● What to work on: Repeat the text of the records below word for word, leaving out the pictures.

● The data:
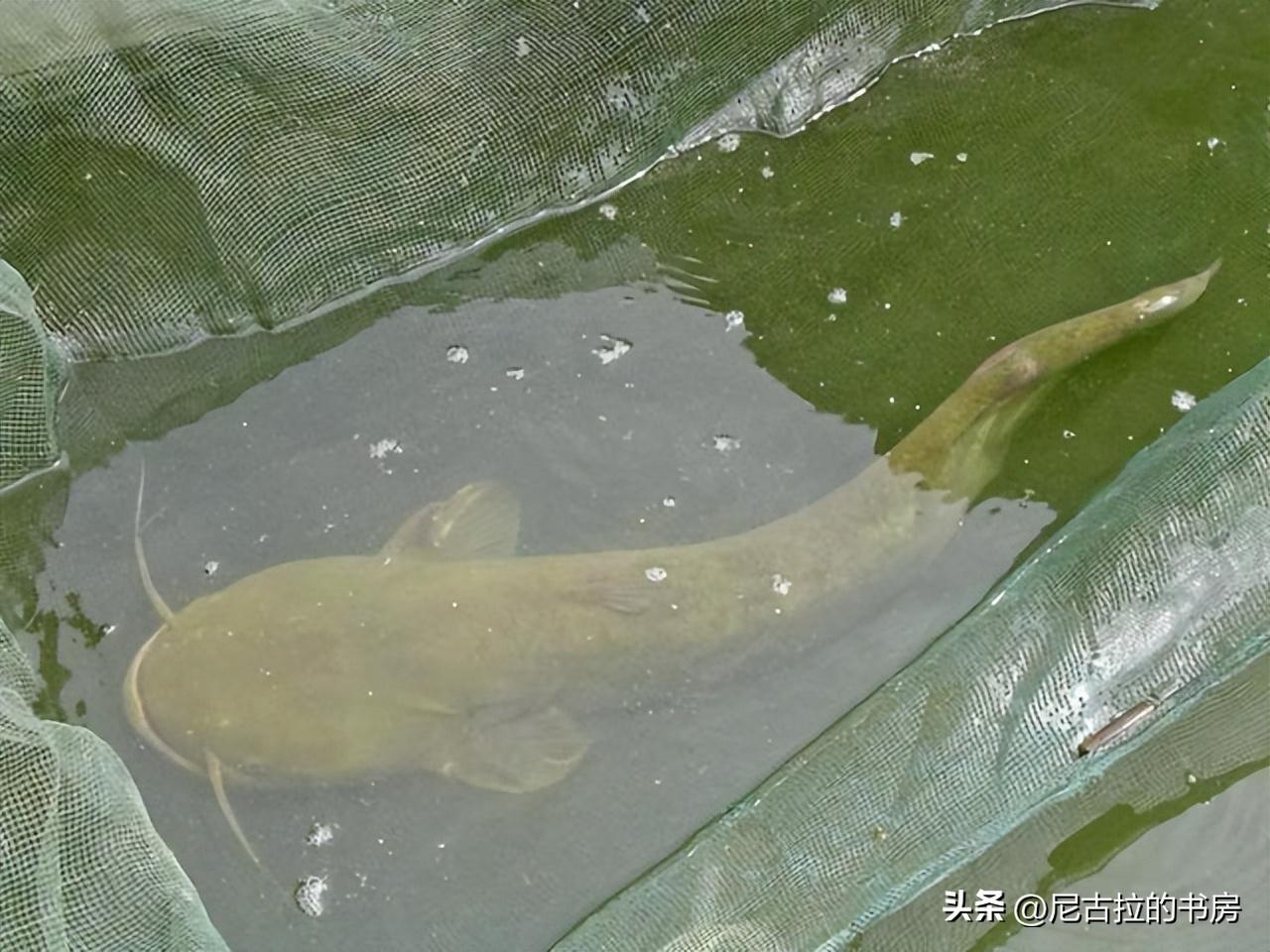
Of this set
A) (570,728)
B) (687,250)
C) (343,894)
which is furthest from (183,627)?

● The result:
Of this set
A) (570,728)
B) (687,250)
C) (343,894)
which is furthest from (183,627)?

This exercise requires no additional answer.